-- start Reading text --
CERTIFICATE OFCORRECTION

EX-4.2 4 v146275_ex4-2.htm Unassociated Document
 
Exhibit 4.2
CERTIFICATE OF CORRECTION


Velocity Energy Inc., a corporation organized and existing under and by virtue of the General Corporation Law of the State of Delaware, does hereby certify that:
 
 
1.
The name of the corporation is Velocity Energy Inc.
 
 
2.
That a Certificate of Designations, Preferences and Rights of Series A Convertible Preferred Stock of Velocity Energy Inc. was filed by the Secretary of State of Delaware on March 4, 2009 and that said Certificate requires correction as permitted by Section 103 of the General Corporation Law of the State of Delaware.
 
 
3.
The inaccuracy or defect of said Certificate to be corrected is as follows: the first paragraph of Section 4 of the Certificate provides incorrectly that the Liquidation Rate is $0.001 per share whereas the correct Liquidation Rate is $1.20 per share.
 
 
4.
-- end Reading text --
== Task directions ==
Extend the certificate of correction from the point where it stops. The material after this has no connection to the certificate of correction.
-- start Excerpted data --
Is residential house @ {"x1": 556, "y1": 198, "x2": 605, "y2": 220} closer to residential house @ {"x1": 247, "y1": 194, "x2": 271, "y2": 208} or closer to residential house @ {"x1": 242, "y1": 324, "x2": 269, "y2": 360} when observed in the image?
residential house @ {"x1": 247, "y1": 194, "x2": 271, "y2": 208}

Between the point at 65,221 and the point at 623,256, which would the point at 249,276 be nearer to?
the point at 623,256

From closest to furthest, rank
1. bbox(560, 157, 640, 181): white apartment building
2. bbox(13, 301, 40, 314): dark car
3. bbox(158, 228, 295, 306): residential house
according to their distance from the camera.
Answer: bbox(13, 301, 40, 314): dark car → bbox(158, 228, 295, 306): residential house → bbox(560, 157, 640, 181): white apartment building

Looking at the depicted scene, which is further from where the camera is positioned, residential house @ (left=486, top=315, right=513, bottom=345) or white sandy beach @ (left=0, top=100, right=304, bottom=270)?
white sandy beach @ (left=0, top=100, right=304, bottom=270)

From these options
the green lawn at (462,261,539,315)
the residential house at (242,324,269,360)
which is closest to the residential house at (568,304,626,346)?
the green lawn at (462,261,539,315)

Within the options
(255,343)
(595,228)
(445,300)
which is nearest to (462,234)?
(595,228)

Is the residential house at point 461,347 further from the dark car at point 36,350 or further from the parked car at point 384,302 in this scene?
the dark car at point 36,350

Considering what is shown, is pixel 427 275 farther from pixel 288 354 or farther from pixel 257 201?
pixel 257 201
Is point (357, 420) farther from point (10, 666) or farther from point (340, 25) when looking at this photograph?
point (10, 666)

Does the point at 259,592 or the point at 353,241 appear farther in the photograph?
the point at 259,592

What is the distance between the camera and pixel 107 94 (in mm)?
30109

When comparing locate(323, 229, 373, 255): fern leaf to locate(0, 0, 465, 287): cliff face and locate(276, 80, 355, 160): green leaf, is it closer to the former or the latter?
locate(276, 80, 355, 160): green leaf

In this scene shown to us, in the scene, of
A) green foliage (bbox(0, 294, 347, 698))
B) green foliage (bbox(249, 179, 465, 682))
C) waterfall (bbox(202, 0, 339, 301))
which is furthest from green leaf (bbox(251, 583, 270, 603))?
-- end Excerpted data --
== Exercise response ==
The first paragraph of Section 4 of the Certificate is corrected to read as follows:
 
 “4. Liquidation Rights. Upon the dissolution, liquidation or winding up of the Corporation, whether voluntary or involuntary, the holders of the then outstanding shares of Series A Preferred Stock shall be entitled to receive out of the assets of the Corporation the sum of $1.20 per share (the "Liquidation Rate") before any payment or distribution shall be made on any other class of capital stock of the Corporation ranking junior to the Series A Preferred Stock.”
 

 
IN WITNESS WHEREOF, said corporation has caused this Certificate of Correction to be signed by Gary Lancaster, an authorized officer of Velocity Energy Inc., this 8th day of April, 2009.
 

  VELOCITY ENERGY INC.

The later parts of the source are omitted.